O Cruzeiro do Sul é a constelação mais importante do hemisfério sul. Logo, aparece em inúmeros lugares. Vou citar alguns.
Se você torce para o Cruzeiro Esporte Clube, time de futebol tradicional de Belo Horizonte (MG) certamente se lembra com muita clareza como é o belo escudo azul. Para quem não é cruzeirense, reproduzo-o logo abaixo.
Note que no escudo do Cruzeiro Esporte Clube o Cruzeiro do Sul é representado exatamente como o vemos daqui da Terra, com a “intrometida” para a direita.
Veja mais dois exemplos:
Diferentemente da bandeira brasileira, as bandeiras da Austrália e de Papua-Nova Guiné mostram a “intrometida” sempre à direita, exatamente como na visão terrestre. Veja aqui outras diversas bandeiras, nacionais e internacionais, que estampam a constelação do Cruzeiro do Sul.
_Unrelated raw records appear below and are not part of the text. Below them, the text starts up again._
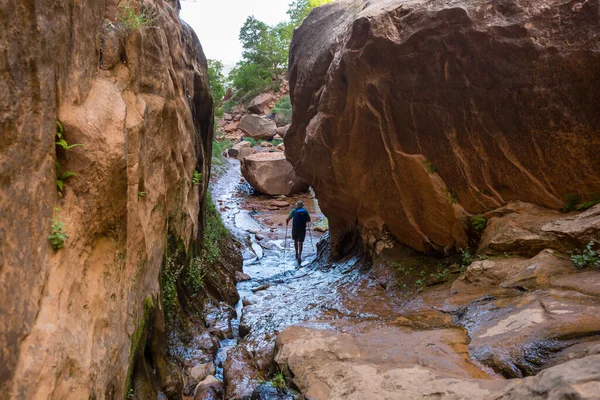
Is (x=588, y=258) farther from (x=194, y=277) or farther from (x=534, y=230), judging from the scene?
(x=194, y=277)

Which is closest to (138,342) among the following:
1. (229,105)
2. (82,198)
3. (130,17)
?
(82,198)

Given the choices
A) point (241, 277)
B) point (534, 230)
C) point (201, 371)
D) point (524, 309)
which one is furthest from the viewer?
point (241, 277)

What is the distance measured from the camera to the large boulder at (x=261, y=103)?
35309 mm

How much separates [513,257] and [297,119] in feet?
22.4

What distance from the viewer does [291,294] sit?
354 inches

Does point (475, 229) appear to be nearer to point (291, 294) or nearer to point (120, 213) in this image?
point (291, 294)

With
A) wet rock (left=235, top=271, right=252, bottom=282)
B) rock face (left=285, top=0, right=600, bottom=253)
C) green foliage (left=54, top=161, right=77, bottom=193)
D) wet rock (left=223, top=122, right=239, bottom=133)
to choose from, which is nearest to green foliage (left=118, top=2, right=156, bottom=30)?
green foliage (left=54, top=161, right=77, bottom=193)

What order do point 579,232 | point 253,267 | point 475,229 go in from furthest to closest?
point 253,267 → point 475,229 → point 579,232

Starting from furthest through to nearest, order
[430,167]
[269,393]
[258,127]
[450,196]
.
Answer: [258,127] < [430,167] < [450,196] < [269,393]

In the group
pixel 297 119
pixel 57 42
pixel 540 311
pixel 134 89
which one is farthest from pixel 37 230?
pixel 297 119

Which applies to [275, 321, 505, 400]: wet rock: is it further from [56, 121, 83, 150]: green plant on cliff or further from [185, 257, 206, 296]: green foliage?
[56, 121, 83, 150]: green plant on cliff

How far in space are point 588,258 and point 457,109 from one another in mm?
2959

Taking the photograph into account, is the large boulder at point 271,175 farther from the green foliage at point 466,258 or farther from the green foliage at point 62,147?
the green foliage at point 62,147

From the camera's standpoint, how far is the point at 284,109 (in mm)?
33219
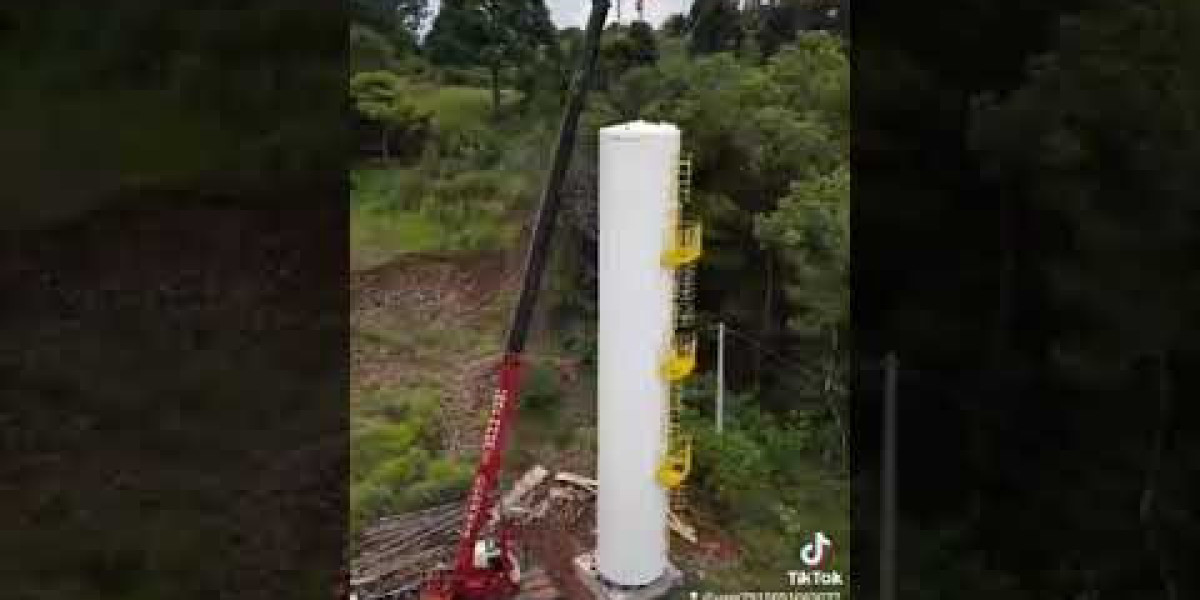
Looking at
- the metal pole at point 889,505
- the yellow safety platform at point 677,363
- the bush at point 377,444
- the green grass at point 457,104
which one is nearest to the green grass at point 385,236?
the green grass at point 457,104

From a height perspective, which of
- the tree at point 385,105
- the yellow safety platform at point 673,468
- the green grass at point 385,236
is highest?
the tree at point 385,105

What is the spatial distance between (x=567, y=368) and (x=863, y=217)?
5.21 feet

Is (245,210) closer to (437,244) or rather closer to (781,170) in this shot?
(437,244)

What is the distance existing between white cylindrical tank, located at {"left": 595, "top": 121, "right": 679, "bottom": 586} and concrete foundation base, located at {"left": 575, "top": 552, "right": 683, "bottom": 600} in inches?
1.4

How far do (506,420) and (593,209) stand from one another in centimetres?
179

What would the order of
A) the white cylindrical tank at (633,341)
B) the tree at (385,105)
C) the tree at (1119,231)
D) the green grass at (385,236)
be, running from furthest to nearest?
the tree at (385,105) < the green grass at (385,236) < the tree at (1119,231) < the white cylindrical tank at (633,341)

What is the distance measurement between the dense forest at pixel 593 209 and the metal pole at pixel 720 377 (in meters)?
0.06

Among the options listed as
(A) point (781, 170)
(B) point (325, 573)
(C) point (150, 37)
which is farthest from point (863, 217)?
(C) point (150, 37)

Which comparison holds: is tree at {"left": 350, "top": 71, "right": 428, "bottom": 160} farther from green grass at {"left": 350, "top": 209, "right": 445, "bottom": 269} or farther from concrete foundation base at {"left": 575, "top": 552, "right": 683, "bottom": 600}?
concrete foundation base at {"left": 575, "top": 552, "right": 683, "bottom": 600}

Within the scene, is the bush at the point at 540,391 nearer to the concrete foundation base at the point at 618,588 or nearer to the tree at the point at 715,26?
the concrete foundation base at the point at 618,588

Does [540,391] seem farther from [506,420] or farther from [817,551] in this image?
[817,551]

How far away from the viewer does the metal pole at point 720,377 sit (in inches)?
211

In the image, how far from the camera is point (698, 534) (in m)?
4.96

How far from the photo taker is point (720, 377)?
536 centimetres
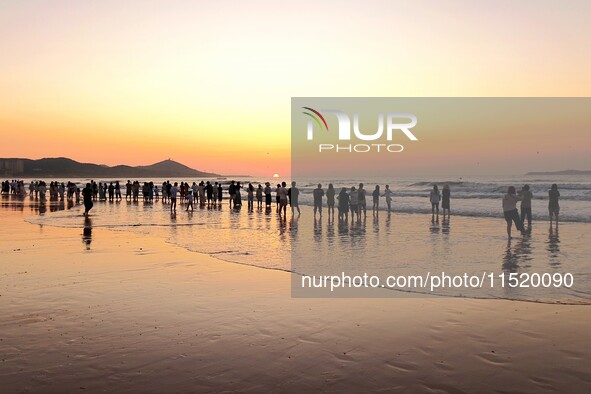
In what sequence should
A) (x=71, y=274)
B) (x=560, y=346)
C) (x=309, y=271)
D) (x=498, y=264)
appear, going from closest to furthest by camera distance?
(x=560, y=346)
(x=71, y=274)
(x=309, y=271)
(x=498, y=264)

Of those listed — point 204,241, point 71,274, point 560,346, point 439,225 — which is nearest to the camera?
point 560,346

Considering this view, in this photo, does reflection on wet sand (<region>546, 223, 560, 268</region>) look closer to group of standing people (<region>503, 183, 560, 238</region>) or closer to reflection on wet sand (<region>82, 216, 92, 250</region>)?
group of standing people (<region>503, 183, 560, 238</region>)

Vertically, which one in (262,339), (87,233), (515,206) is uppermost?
(515,206)

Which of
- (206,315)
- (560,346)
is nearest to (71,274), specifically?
(206,315)

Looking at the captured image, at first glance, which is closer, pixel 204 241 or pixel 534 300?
pixel 534 300

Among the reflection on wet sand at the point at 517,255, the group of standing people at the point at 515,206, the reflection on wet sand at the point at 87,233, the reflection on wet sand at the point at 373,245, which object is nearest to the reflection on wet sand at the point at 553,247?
the reflection on wet sand at the point at 373,245

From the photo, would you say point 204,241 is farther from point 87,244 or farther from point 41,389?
point 41,389

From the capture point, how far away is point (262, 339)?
23.4ft

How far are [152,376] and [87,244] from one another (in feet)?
41.9

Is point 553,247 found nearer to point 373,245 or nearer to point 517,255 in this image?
point 517,255

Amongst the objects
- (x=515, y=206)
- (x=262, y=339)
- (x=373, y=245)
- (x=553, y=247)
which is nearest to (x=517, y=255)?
(x=553, y=247)

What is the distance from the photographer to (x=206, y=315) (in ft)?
27.5

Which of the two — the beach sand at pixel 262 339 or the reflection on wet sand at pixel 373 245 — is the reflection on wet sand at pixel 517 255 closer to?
the reflection on wet sand at pixel 373 245

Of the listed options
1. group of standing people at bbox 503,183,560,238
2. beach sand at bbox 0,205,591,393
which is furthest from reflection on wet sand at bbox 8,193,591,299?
beach sand at bbox 0,205,591,393
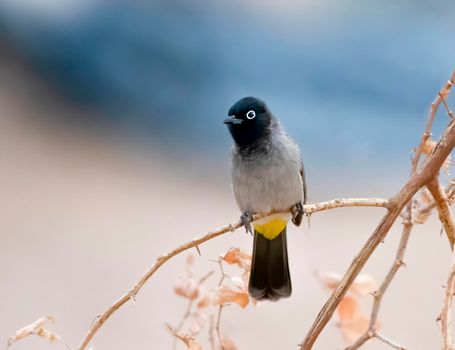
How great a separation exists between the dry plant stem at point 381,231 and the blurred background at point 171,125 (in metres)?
3.32

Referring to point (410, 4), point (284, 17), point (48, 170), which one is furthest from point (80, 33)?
point (410, 4)

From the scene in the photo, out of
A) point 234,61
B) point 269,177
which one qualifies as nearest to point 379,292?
point 269,177

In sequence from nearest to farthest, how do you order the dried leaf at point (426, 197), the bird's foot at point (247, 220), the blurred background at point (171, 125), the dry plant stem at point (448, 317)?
the dry plant stem at point (448, 317) → the dried leaf at point (426, 197) → the bird's foot at point (247, 220) → the blurred background at point (171, 125)

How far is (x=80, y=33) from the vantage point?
593 centimetres

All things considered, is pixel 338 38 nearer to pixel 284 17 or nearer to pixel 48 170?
pixel 284 17

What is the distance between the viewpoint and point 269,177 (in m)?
2.33

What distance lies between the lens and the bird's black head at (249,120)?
233 centimetres

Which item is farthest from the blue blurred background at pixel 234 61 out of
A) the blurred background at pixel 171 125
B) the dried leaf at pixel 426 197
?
the dried leaf at pixel 426 197

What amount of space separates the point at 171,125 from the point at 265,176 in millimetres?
4055

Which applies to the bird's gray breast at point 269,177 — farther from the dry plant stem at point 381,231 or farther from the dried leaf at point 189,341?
the dry plant stem at point 381,231

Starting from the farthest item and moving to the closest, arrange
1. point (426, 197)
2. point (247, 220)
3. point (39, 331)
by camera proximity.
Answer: point (247, 220) < point (426, 197) < point (39, 331)

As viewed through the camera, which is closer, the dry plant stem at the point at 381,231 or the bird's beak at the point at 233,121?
the dry plant stem at the point at 381,231

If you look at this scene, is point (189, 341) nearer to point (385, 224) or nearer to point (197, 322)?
point (197, 322)

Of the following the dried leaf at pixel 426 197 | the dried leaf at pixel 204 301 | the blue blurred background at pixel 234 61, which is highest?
the blue blurred background at pixel 234 61
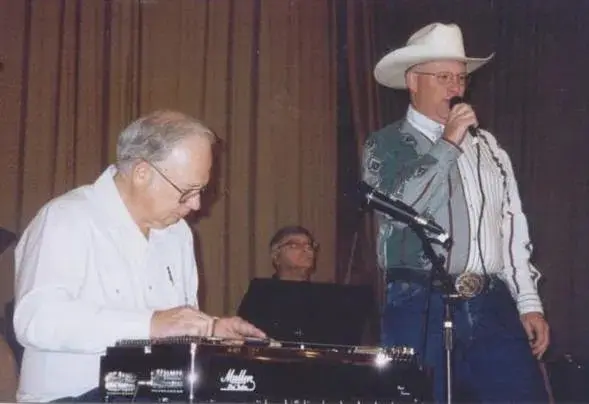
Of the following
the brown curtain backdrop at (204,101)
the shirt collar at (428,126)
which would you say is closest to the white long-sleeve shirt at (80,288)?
the shirt collar at (428,126)

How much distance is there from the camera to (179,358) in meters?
1.83

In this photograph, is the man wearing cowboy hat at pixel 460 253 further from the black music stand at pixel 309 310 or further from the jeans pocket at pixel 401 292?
the black music stand at pixel 309 310

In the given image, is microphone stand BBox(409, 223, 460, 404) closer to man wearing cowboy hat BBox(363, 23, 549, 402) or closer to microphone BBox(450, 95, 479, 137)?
man wearing cowboy hat BBox(363, 23, 549, 402)

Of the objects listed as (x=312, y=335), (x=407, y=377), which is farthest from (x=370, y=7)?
(x=407, y=377)

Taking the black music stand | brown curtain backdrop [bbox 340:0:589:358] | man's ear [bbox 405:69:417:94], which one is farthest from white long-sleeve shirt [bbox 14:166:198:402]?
brown curtain backdrop [bbox 340:0:589:358]

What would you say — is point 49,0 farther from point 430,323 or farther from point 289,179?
point 430,323

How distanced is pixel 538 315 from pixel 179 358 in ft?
5.27

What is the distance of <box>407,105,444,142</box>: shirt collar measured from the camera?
3.04m

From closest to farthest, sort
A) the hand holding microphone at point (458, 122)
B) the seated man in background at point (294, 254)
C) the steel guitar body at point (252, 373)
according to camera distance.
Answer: the steel guitar body at point (252, 373)
the hand holding microphone at point (458, 122)
the seated man in background at point (294, 254)

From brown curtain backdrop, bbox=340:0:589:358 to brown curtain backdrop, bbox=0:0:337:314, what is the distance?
31 centimetres

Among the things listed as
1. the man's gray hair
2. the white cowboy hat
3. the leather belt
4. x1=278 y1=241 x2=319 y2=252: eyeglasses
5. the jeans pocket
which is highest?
the white cowboy hat

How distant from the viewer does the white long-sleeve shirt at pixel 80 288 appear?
205 cm

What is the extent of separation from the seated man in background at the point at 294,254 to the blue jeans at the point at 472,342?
1.92 m

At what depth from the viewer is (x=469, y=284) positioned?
9.37 feet
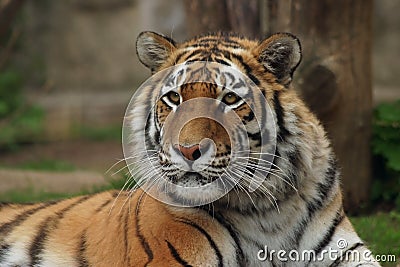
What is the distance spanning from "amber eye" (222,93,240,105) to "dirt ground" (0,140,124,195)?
366 cm

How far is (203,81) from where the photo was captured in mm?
3314

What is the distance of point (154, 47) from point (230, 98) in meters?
0.56

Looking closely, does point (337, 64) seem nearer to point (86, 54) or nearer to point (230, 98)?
point (230, 98)

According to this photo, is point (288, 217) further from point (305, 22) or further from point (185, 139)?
point (305, 22)

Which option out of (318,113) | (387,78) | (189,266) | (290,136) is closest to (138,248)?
(189,266)

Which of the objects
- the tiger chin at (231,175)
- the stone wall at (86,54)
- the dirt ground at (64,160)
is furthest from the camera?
the stone wall at (86,54)

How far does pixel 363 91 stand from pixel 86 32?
7.02m

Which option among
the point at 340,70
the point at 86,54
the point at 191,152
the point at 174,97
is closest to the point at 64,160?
the point at 86,54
Na bandeira do Mercosul, o Cruzeiro do Sul aparece só com quatro estrelas, todas representadas do mesmo tamanho aparente, sem nenhuma distinção de magnitude!
O Cruzeiro do Sul é mesmo uma “cruz de estrelas”?
Não, não é! As estrelas do Cruzeiro do Sul (e de qualquer uma das 88 constelações oficiais) não estão no mesmo plano. Constelação são agrupamentos aparentes de estrelas só vistos daqui do nosso referencial, a Terra.
Em outras palavras, vistas daqui do nosso planeta algumas estrelas parecem fazer parte de um agrupamento. Mas isso não passa de ilusão, pois, numa mesma constelação, estrelas podem estar muito mais próximas ou muito mais distantes da Terra. E podem nem mesmo estar gravitacionalmente ligadas.
Para se ter uma ideia de como é isso, veja a ilustração abaixo com informações do próprio Cruzeiro do Sul.
Note que a “intrometida” é a estrela mais próxima da Terra, a cerca de 59 aos luz. Beta Crux é a mais distante dentre as cinco principais estrelas. Para um observador na Terra, a olho nu, não há como saber nem mesmo estimar a distância real das estrelas. Por mera ilusão, todas parecem estar a uma mesma distância dos olhos do observador, formando uma cruz. Mas não estão.
Logo, se a “intrometida” (épsilon Crux) está representada para a direita ou para a esquerda, nem é tão importante. Tudo depende “de onde” espiamos as estrelas.